> Text shown
****

THIS was an appeal from the Circuit Court of the United States for the district of West Tennessee. The bill was filed by Sarah Ann Thorp, but in the course of proceedings her marriage with J. M. Mattingly was suggested, and the suit thereafter conducted in the names of Mattingly and wife. The case is stated in the opinion of the court. It was argued by Mr. Robinson, no counsel appearing for the appellee.

The opinion of the court was delivered by: Mr. Justice Catron delivered the opinion of the court.

****

(Entries drawn from a collection)
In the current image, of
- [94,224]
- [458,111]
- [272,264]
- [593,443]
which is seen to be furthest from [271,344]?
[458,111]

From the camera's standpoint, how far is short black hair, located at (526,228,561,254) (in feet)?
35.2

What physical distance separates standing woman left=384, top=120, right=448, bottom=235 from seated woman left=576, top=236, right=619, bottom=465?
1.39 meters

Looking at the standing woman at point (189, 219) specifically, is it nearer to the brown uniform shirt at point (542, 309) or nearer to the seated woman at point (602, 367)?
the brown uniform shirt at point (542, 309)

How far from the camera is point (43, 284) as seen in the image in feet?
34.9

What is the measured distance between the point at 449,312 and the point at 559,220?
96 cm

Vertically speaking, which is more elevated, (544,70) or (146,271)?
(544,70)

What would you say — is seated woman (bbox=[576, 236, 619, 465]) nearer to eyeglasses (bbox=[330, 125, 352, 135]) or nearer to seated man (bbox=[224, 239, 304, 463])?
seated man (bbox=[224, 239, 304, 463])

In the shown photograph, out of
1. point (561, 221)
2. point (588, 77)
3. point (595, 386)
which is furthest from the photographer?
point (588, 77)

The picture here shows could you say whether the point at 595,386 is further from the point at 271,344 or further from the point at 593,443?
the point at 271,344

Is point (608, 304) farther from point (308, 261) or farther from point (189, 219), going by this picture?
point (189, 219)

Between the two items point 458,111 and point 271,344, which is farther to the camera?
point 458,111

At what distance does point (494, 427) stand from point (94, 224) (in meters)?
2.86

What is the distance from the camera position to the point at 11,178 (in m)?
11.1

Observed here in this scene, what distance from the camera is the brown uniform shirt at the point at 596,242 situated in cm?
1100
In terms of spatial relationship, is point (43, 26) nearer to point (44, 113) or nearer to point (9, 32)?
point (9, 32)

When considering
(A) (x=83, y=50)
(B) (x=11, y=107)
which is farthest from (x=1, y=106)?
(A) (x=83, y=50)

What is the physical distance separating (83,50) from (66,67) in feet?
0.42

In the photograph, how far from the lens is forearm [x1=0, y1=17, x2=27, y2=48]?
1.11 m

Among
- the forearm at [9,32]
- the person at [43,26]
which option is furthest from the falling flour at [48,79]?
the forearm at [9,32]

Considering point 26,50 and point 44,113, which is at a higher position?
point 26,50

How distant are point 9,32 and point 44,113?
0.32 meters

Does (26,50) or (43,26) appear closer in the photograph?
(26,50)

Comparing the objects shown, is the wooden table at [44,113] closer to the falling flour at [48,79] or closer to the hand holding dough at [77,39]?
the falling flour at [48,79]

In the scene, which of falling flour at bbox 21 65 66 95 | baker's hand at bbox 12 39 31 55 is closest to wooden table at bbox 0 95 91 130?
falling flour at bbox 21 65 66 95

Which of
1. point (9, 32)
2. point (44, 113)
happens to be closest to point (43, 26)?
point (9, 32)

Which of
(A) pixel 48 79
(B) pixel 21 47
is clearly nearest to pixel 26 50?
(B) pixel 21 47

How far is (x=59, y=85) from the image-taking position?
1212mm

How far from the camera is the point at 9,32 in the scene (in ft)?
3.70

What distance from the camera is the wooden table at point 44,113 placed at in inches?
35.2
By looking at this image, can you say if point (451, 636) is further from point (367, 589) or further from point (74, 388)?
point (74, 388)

****

Copy word for word the part of the case summary that opens with the words containing "THIS was an" and closes with "for the appellee.". The items aren't needed for anything here.

THIS was an appeal from the Circuit Court of the United States for the district of West Tennessee. The bill was filed by Sarah Ann Thorp, but in the course of proceedings her marriage with J. M. Mattingly was suggested, and the suit thereafter conducted in the names of Mattingly and wife. The case is stated in the opinion of the court. It was argued by Mr. Robinson, no counsel appearing for the appellee.